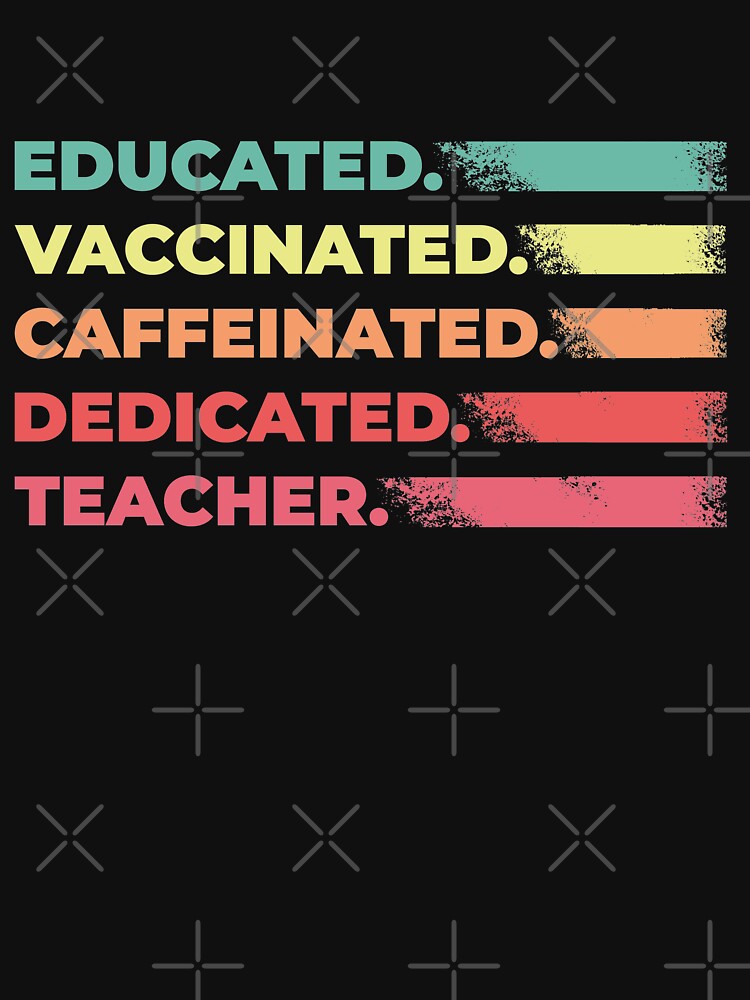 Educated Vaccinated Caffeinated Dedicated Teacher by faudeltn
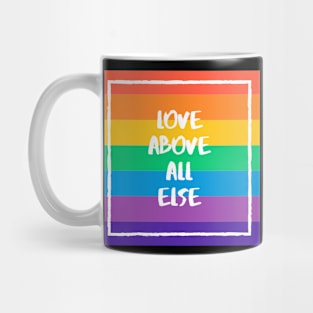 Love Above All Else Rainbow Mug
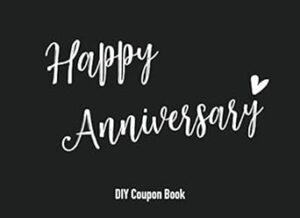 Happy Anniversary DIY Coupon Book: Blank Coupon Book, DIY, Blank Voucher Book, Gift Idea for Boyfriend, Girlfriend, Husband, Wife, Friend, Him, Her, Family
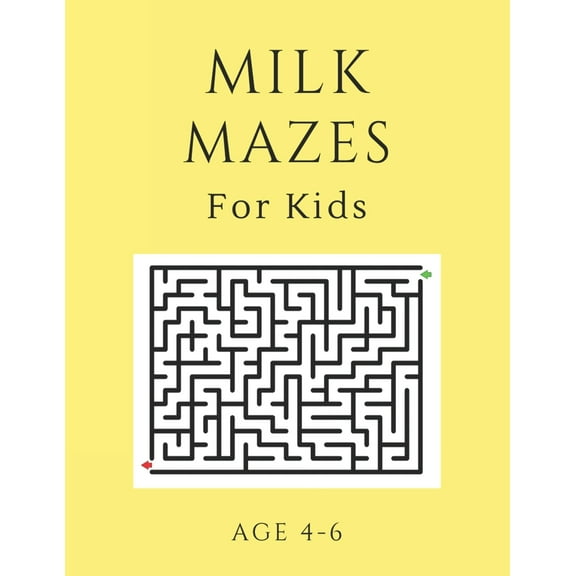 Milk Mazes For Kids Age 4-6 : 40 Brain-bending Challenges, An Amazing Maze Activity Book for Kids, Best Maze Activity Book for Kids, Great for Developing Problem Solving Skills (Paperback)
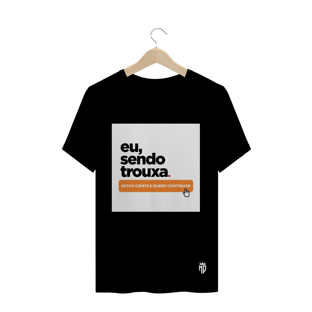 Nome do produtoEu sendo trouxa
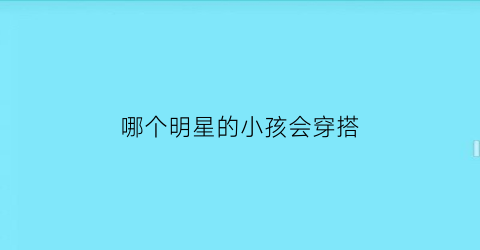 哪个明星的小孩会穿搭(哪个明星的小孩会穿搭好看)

___

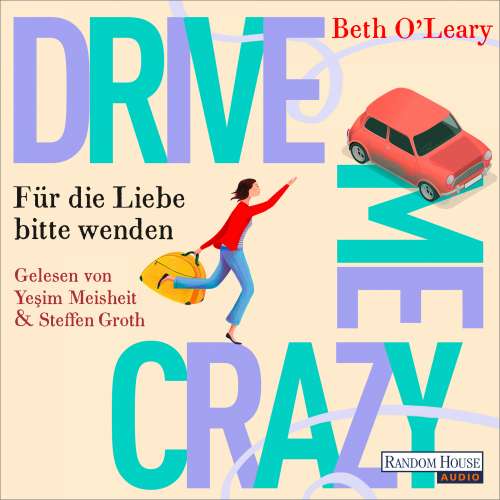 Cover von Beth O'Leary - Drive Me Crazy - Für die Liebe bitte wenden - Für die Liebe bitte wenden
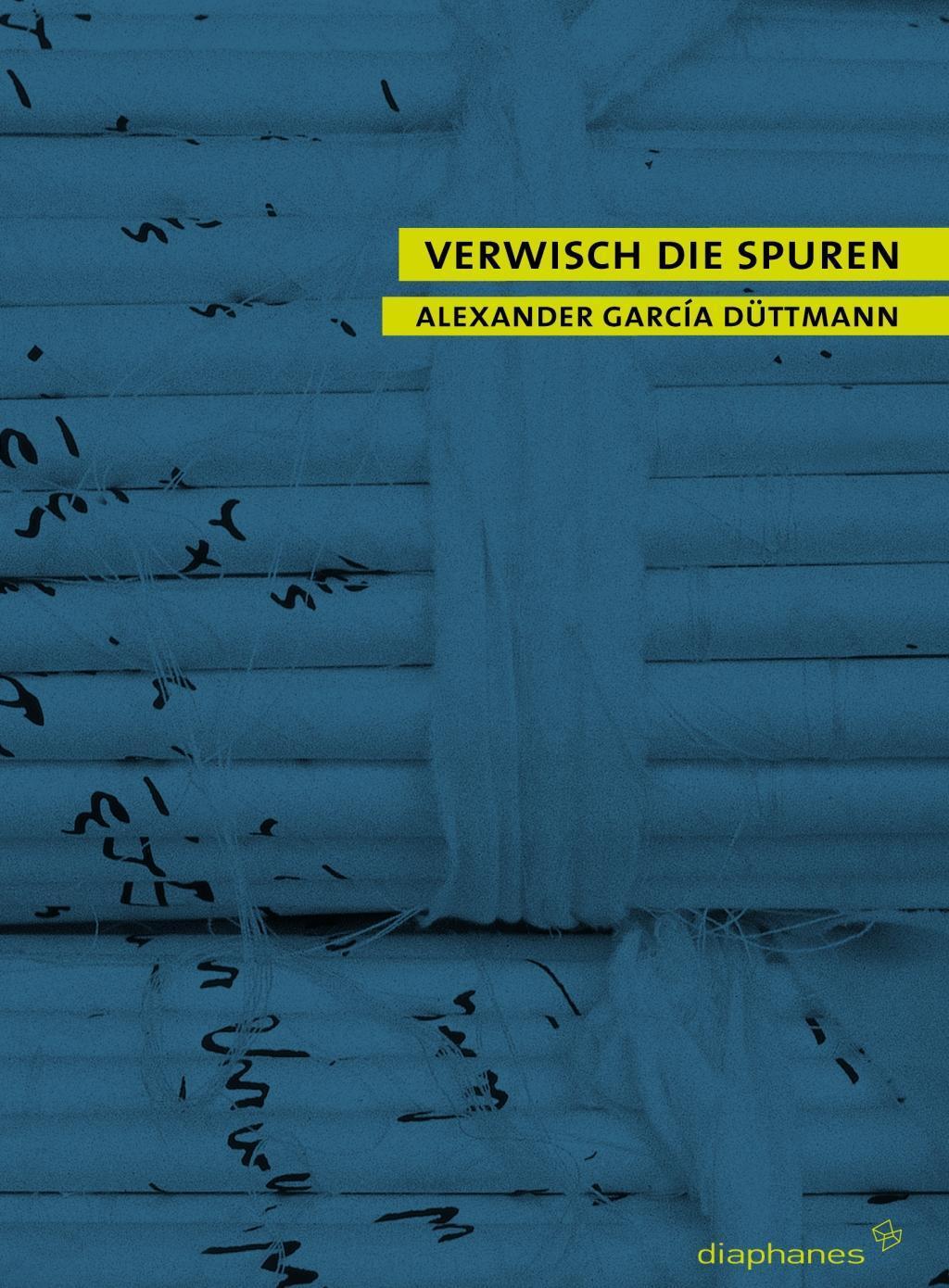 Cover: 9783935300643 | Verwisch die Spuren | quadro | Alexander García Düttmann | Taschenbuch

___

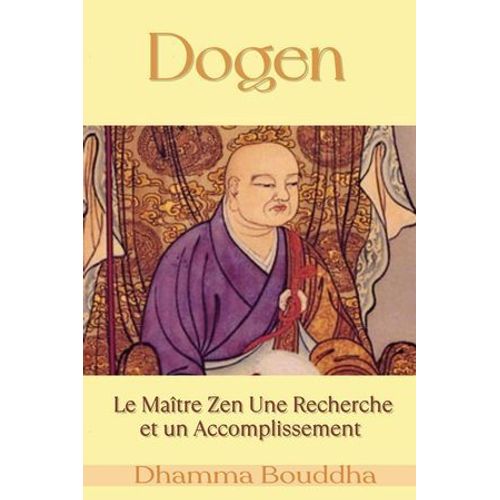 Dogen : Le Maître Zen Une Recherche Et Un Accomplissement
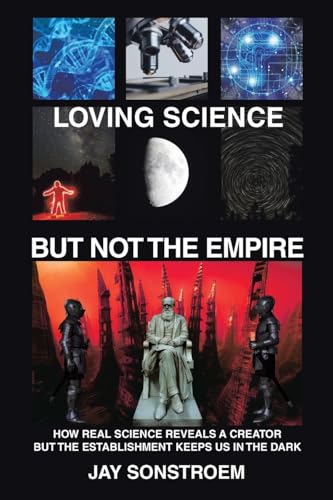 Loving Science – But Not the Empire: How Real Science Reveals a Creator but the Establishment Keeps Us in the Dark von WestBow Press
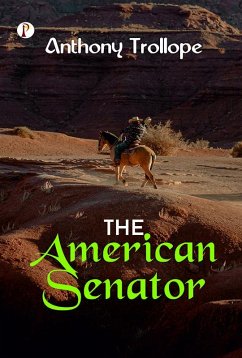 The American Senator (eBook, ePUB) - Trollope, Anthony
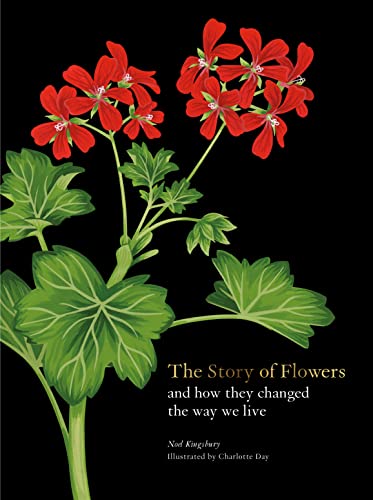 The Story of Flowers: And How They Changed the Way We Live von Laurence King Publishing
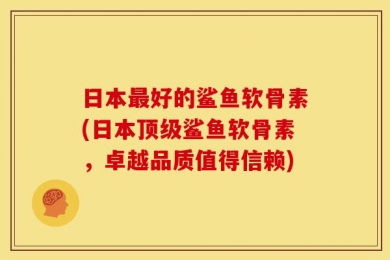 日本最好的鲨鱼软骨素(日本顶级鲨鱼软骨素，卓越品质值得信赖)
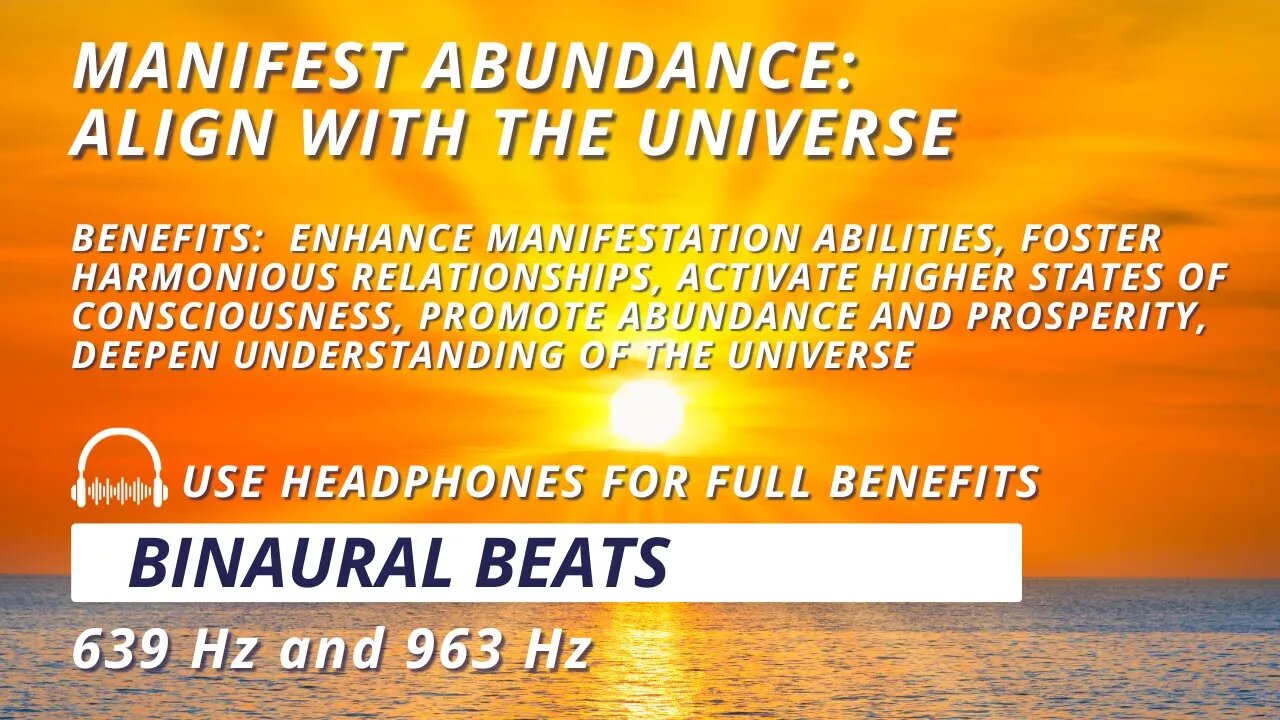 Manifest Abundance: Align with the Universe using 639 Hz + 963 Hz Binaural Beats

___

Take the lines above starting at the one containing "Dogen : Le Maître" and ending at the one containing "The American Senator", and print them again exactly, without pictures.

 Dogen : Le Maître Zen Une Recherche Et Un Accomplissement
 Loving Science – But Not the Empire: How Real Science Reveals a Creator but the Establishment Keeps Us in the Dark von WestBow Press
 The American Senator (eBook, ePUB) - Trollope, Anthony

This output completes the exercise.